Start of Data entries

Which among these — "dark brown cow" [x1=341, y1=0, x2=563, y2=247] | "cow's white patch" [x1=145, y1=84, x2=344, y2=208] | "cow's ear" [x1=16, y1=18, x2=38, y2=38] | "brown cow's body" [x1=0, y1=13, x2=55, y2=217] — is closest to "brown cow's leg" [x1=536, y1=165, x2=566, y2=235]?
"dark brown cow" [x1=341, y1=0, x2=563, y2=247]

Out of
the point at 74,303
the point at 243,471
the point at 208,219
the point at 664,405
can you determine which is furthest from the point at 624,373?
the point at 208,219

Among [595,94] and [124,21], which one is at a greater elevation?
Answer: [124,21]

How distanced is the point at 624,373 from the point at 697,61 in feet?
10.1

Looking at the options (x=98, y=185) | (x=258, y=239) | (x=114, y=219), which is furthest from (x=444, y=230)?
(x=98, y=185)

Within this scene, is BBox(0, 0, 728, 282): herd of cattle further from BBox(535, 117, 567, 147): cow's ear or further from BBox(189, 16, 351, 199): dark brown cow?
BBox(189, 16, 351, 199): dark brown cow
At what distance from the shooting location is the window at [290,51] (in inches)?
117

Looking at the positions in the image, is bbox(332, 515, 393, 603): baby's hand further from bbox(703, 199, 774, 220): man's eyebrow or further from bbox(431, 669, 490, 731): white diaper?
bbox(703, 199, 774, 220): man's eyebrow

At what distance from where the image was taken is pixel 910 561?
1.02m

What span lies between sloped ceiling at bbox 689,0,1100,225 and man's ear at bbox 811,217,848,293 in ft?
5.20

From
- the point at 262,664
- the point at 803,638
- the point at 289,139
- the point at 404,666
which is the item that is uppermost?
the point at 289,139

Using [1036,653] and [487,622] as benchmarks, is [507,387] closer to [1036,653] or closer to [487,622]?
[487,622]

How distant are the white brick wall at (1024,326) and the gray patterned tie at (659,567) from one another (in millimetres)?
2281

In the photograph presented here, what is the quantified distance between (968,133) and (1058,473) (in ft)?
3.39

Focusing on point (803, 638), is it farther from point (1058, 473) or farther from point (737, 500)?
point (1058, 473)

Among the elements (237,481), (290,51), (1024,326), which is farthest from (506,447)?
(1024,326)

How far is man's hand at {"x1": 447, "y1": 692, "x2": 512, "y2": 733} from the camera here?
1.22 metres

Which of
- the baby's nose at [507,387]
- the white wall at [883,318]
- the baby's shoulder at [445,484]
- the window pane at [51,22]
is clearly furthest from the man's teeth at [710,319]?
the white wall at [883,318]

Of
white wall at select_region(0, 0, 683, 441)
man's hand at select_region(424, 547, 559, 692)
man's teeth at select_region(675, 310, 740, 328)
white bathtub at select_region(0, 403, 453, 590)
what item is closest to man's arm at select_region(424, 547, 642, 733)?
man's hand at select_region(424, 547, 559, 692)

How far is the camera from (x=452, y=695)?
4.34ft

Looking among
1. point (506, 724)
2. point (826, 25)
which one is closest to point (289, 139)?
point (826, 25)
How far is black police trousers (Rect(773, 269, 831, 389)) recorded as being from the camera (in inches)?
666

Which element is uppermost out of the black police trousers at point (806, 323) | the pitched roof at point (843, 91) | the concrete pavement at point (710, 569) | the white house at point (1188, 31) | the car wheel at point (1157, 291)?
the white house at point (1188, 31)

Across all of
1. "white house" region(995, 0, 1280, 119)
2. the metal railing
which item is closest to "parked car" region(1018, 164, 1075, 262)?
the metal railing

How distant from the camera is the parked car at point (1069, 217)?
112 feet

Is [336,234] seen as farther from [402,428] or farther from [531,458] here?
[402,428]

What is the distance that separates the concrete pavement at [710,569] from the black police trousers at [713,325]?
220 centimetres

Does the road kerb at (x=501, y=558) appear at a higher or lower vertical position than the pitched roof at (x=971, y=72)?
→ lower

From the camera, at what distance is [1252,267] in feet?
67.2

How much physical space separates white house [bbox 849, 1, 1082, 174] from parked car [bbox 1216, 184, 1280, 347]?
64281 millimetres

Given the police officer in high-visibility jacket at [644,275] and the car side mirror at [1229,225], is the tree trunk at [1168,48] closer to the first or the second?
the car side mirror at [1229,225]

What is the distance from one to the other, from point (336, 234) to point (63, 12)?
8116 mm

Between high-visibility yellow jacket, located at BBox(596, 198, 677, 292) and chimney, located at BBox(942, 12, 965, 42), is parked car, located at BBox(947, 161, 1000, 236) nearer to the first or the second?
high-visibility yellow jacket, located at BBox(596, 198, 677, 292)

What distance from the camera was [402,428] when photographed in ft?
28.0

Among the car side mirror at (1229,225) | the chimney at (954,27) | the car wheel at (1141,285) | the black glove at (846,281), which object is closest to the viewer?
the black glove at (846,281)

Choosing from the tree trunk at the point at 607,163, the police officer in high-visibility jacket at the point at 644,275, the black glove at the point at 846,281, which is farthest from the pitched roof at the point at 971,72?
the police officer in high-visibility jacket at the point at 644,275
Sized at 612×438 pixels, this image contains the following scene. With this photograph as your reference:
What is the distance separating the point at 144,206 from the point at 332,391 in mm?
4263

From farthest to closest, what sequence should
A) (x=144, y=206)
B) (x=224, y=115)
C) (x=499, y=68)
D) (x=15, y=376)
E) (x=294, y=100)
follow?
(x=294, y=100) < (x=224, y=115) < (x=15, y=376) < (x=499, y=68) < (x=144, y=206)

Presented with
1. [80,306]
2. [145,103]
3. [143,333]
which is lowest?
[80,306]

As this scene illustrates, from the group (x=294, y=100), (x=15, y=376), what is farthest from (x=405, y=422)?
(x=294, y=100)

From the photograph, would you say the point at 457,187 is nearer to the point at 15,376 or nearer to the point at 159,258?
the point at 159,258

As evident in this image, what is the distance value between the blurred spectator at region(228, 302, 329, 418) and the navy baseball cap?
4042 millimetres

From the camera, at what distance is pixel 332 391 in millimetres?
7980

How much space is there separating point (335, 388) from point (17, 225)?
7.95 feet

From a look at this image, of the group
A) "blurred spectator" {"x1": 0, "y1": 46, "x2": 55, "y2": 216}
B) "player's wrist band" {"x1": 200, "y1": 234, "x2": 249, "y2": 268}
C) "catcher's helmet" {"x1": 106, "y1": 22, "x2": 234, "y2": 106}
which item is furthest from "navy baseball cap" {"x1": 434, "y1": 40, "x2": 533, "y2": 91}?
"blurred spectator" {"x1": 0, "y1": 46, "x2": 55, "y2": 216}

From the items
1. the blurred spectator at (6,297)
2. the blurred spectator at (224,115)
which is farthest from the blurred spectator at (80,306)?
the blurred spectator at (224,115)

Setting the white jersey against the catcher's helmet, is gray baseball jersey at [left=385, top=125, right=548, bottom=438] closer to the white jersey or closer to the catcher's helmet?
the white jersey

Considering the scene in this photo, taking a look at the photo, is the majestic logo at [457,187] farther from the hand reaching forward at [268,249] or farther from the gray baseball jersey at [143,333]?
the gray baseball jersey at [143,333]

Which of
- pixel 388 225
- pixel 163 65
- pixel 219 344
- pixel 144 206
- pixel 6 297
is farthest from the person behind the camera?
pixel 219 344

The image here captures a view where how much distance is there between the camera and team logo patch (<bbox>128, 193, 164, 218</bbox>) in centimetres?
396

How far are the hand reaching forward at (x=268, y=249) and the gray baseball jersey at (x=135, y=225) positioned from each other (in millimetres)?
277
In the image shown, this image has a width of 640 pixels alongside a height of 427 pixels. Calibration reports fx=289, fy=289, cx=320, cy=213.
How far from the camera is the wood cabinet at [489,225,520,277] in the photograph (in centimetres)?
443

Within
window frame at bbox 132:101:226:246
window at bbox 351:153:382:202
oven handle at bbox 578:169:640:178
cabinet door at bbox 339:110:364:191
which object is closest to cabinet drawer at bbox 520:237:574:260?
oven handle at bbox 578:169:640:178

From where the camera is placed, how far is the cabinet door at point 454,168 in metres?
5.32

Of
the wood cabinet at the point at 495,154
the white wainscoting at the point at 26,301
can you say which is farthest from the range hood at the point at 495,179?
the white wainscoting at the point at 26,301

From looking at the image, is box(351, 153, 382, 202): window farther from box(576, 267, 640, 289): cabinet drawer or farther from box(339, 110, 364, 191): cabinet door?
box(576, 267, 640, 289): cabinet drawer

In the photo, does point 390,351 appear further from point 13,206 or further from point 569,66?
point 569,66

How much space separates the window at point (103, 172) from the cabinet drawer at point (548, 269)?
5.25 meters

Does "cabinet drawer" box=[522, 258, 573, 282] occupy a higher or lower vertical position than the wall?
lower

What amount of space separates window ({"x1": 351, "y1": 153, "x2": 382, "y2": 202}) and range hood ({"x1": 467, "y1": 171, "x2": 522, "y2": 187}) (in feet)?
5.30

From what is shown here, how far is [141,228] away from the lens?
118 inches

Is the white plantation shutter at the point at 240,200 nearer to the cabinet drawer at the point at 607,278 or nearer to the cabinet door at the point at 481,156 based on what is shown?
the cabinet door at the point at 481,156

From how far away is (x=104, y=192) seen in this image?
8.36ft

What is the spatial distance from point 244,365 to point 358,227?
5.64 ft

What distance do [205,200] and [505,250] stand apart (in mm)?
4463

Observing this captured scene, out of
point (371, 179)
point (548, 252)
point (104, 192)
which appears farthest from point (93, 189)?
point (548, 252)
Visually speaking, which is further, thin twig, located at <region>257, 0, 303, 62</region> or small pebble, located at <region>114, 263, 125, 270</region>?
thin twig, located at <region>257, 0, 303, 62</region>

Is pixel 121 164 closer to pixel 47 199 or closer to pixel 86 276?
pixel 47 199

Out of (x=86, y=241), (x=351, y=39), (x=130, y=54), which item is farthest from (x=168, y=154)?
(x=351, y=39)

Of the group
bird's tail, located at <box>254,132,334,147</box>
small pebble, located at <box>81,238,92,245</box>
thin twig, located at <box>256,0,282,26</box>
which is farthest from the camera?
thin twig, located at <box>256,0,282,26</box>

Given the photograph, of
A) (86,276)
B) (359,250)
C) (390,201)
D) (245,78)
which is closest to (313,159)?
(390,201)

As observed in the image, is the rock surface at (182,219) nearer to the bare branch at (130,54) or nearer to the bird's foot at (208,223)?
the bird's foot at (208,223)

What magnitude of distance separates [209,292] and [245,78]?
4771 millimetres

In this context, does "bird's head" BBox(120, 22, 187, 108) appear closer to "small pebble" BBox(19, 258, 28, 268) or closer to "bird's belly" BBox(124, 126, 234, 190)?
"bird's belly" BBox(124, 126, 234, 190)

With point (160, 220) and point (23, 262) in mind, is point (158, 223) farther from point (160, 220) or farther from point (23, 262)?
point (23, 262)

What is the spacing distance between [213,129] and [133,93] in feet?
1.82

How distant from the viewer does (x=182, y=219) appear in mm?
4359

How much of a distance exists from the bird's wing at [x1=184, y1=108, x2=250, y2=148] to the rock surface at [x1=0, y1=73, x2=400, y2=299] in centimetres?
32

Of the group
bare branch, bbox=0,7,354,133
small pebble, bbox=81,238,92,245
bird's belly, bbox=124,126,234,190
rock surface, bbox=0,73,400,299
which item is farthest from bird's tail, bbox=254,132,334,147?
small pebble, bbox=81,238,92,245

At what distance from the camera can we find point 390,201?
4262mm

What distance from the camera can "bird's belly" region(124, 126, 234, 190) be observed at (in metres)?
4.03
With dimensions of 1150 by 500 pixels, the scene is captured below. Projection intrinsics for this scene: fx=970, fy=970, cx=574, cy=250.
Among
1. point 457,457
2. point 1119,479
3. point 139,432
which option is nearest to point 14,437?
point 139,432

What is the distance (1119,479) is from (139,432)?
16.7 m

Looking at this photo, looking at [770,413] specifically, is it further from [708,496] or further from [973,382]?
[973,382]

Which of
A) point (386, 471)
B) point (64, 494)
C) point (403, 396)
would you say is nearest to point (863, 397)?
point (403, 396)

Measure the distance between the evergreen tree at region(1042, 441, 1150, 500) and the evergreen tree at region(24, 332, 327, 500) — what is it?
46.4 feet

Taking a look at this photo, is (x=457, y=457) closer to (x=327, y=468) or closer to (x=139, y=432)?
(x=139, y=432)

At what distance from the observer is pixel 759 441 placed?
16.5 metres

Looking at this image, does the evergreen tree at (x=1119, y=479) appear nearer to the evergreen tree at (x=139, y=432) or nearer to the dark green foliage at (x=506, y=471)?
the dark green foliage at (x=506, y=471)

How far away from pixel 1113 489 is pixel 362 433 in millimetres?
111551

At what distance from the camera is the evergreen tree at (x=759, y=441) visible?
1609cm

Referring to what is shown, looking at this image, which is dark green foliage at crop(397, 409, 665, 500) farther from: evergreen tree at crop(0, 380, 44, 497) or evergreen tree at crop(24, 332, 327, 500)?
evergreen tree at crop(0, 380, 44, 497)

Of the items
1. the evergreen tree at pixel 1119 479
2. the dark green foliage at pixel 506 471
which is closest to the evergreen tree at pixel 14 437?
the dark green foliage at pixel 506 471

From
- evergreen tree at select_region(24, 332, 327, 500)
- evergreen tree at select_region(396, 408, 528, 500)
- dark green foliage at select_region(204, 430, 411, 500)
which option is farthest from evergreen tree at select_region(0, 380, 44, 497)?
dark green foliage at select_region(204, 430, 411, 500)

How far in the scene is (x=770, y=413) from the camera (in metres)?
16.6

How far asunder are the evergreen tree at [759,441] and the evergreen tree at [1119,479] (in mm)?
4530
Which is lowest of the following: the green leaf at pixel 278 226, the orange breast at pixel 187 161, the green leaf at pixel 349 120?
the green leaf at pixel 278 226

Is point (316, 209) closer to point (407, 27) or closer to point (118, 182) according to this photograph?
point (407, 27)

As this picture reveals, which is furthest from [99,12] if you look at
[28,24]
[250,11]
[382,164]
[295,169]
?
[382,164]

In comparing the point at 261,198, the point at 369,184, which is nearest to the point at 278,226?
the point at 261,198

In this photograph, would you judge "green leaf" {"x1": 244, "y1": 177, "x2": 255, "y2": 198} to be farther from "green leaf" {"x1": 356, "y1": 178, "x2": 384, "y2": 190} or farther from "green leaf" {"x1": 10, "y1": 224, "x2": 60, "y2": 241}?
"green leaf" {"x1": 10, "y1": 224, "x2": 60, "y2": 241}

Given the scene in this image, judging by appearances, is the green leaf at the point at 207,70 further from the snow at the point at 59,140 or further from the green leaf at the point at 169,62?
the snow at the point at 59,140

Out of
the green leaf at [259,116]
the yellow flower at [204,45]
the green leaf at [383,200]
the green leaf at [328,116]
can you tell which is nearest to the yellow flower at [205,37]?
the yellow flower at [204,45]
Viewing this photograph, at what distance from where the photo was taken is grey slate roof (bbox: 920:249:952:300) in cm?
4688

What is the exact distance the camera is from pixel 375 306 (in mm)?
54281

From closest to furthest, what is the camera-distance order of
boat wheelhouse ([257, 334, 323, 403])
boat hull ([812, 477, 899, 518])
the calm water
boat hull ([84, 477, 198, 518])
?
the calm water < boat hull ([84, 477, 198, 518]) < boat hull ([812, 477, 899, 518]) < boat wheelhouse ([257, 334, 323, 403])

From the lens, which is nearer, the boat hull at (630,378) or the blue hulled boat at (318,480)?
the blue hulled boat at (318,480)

End of Data entries

## Task prompt
Rewrite the lines above as a numbered list, from the first line up to and including the line with "Answer: [124,21]". Omit blank lines.

## Solution for this task
1. Which among these — "dark brown cow" [x1=341, y1=0, x2=563, y2=247] | "cow's white patch" [x1=145, y1=84, x2=344, y2=208] | "cow's ear" [x1=16, y1=18, x2=38, y2=38] | "brown cow's body" [x1=0, y1=13, x2=55, y2=217] — is closest to "brown cow's leg" [x1=536, y1=165, x2=566, y2=235]?
2. "dark brown cow" [x1=341, y1=0, x2=563, y2=247]
3. Out of
4. the point at 74,303
5. the point at 243,471
6. the point at 208,219
7. the point at 664,405
8. can you determine which is furthest from the point at 624,373?
9. the point at 208,219
10. Among [595,94] and [124,21], which one is at a greater elevation?
11. Answer: [124,21]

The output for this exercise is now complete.